Inter-rater reliability
Up one level
Inter-rater reliability
Could you explain how the reliability score using Compare Annotators is calculated? Do you know if it's similar to Krippendorff's alpha, which is 1 - (observed disagreement) divided by (disagreement one would expect when coding of units is attributable to chance)?
It would be great if we were able to say that our team's high "Compare Annotators" score (over .9 for all compared tiers) would roughly translate to a high score for other measures of inter-rater reliability that are accepted in academia, or if we would need to re-compare using other methods.
Thanks!
-Samantha
Re: Inter-rater reliability
I don't think the Compare Annotators function is similar to any of the inter-rater reliability measures accepted in academia. It is on our wishlist to include some often used methods for calculating agreement (kappa or alpha) in ELAN, but it is currently not there. It is, by the way, my impression that there is no common agreement on how to exactly deal with differences in time alignment of the annotations of the raters.
Compare Annotators in ELAN just compares the alignment of annotations on two tiers, by calculating the ratio between the overlap of two annotations (AND) and the "merged" interval (OR) of two overlapping annotations. Closer to 1 is better.

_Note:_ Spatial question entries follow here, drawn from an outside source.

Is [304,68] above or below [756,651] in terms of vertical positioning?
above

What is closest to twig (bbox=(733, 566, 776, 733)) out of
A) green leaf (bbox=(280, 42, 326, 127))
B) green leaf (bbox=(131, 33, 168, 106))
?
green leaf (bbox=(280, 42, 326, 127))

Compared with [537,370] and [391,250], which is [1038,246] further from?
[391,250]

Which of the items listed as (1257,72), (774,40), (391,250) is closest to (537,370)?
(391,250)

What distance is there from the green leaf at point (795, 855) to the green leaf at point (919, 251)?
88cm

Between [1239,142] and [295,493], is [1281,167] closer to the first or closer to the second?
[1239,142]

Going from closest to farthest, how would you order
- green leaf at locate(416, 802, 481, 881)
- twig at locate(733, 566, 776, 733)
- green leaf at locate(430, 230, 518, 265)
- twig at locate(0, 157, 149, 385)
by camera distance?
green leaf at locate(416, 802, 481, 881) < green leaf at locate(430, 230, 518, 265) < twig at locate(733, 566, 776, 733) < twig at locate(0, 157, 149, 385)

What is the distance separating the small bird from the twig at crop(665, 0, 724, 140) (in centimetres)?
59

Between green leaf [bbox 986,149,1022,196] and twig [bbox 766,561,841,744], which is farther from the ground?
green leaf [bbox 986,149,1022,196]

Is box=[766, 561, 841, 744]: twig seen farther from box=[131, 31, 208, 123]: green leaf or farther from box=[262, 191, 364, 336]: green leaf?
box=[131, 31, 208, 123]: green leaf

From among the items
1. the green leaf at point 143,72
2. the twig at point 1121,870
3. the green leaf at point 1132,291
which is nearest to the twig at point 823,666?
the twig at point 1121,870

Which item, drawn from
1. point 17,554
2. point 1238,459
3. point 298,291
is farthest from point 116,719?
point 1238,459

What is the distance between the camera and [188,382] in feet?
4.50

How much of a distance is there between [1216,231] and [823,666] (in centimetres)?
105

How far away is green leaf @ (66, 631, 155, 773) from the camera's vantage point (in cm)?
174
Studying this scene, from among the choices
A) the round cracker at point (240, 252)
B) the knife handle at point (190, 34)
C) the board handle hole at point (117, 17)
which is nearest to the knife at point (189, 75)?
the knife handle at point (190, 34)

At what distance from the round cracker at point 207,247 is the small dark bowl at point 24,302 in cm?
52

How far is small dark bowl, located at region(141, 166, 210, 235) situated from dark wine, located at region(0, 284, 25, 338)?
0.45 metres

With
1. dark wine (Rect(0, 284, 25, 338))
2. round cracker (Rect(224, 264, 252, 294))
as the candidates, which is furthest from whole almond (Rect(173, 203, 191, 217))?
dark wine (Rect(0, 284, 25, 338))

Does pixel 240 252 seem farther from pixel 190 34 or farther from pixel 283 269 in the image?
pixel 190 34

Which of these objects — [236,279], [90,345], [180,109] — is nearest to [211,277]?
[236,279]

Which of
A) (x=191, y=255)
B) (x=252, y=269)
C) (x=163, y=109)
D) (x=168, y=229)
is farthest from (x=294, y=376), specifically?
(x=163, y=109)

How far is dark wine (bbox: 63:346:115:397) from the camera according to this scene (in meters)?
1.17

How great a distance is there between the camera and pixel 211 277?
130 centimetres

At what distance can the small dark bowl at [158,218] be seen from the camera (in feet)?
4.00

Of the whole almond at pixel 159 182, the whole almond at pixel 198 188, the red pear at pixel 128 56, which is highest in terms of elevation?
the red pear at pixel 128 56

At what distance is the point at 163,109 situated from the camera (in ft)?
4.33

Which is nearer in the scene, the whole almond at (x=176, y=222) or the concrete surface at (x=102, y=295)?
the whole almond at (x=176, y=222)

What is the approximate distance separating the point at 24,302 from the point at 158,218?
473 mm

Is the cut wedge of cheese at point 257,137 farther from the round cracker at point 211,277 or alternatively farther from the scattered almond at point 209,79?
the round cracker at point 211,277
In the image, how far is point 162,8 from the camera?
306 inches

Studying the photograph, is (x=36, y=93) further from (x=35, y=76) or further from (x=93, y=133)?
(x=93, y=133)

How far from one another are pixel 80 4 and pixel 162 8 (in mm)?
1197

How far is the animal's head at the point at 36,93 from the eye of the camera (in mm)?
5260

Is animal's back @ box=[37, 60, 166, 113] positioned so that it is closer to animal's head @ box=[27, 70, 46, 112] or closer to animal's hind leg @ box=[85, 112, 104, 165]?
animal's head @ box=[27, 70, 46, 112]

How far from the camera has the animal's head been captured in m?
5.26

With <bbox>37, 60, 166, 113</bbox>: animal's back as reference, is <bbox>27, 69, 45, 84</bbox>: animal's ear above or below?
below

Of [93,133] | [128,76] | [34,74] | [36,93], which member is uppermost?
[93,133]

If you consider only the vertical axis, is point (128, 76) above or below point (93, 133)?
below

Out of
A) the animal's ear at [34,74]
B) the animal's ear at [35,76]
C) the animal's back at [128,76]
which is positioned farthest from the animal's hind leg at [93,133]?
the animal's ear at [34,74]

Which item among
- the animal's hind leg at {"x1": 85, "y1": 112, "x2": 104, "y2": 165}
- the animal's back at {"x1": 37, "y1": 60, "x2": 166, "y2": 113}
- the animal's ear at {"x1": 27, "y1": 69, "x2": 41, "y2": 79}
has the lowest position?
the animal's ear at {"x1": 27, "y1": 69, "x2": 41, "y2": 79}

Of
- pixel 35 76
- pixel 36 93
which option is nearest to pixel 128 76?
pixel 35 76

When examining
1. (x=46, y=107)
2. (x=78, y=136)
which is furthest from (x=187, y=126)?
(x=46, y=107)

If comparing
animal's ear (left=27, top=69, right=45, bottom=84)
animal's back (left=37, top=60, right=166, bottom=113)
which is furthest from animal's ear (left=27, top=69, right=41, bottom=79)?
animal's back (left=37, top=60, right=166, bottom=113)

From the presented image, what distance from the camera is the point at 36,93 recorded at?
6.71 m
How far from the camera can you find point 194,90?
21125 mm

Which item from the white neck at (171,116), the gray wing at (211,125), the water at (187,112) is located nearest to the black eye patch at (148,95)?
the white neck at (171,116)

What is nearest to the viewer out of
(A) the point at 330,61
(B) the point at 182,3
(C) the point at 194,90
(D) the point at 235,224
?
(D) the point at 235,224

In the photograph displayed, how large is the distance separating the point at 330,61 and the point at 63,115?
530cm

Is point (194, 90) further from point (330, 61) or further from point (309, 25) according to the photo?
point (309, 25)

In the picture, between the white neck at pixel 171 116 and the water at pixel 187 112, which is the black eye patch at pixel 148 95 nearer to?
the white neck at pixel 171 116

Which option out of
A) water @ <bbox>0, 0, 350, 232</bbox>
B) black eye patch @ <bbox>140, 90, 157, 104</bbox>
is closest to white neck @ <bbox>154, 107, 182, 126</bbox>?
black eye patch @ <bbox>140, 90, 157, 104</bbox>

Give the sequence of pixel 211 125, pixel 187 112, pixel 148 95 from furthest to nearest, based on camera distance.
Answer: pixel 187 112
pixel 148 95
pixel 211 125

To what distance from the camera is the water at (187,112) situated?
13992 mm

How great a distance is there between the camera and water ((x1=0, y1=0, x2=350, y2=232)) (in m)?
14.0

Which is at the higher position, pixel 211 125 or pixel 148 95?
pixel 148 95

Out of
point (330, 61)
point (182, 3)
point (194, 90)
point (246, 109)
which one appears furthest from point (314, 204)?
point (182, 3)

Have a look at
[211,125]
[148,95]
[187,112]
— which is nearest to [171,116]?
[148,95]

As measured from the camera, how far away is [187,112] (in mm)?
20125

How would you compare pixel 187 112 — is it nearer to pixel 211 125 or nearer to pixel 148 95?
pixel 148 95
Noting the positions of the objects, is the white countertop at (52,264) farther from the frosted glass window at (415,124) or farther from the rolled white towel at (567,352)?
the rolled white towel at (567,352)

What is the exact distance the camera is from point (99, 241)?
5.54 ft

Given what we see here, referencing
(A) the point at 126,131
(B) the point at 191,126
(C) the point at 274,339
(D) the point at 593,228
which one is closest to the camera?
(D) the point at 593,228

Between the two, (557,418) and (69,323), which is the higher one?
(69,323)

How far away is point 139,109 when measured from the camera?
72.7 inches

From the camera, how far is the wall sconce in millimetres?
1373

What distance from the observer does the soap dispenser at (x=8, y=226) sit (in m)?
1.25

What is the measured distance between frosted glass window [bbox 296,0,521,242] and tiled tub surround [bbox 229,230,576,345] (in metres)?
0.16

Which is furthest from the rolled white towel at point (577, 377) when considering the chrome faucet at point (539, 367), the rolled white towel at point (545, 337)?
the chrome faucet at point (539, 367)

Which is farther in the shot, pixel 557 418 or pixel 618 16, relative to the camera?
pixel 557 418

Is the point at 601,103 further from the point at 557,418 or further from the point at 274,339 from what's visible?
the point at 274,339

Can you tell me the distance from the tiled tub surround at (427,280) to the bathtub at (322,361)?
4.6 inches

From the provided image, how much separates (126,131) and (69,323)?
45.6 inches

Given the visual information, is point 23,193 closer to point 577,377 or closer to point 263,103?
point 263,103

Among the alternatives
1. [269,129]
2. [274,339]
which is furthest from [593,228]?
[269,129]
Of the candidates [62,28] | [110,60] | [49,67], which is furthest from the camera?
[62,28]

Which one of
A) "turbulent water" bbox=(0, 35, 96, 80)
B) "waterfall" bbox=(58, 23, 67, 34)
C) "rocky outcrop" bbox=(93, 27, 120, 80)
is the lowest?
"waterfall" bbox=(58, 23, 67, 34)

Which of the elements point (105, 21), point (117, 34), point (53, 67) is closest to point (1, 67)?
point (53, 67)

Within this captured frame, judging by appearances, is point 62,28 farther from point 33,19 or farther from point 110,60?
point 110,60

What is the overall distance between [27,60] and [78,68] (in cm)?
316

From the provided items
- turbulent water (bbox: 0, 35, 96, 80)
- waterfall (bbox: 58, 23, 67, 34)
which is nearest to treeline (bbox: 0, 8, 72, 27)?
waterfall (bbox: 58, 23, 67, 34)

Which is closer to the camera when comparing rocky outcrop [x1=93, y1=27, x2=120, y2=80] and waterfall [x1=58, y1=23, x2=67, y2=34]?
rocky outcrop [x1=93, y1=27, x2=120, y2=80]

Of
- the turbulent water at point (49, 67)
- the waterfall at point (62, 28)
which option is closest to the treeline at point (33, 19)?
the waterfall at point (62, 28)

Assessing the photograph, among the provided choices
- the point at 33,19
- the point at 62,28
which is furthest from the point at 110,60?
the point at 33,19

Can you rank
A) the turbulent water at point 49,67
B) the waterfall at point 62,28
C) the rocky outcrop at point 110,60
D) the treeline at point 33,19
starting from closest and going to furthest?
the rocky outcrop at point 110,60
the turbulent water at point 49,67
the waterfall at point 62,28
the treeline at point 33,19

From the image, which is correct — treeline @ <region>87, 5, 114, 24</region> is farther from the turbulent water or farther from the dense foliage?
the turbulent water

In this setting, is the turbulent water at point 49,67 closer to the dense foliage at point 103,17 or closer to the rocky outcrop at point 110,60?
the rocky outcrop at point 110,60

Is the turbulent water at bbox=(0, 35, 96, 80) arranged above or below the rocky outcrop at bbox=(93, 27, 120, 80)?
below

It iterates over the annotations of the first tier, finds annotation(s) on the second tier and calculates the above ratio for the annotation with the largest overlap on the second tier. If there are two annotations within the interval the ratio for the smallest one will not be calculated but results in 0 values. (So the average decreases rapidly by such differences in segmentation).
It only compares the segmentation/alignment, the contents is ignored. You can export the results and filter on the annotation content if you want.
So, this is explicitly not a commonly accepted interrater agreement measurement.
-Han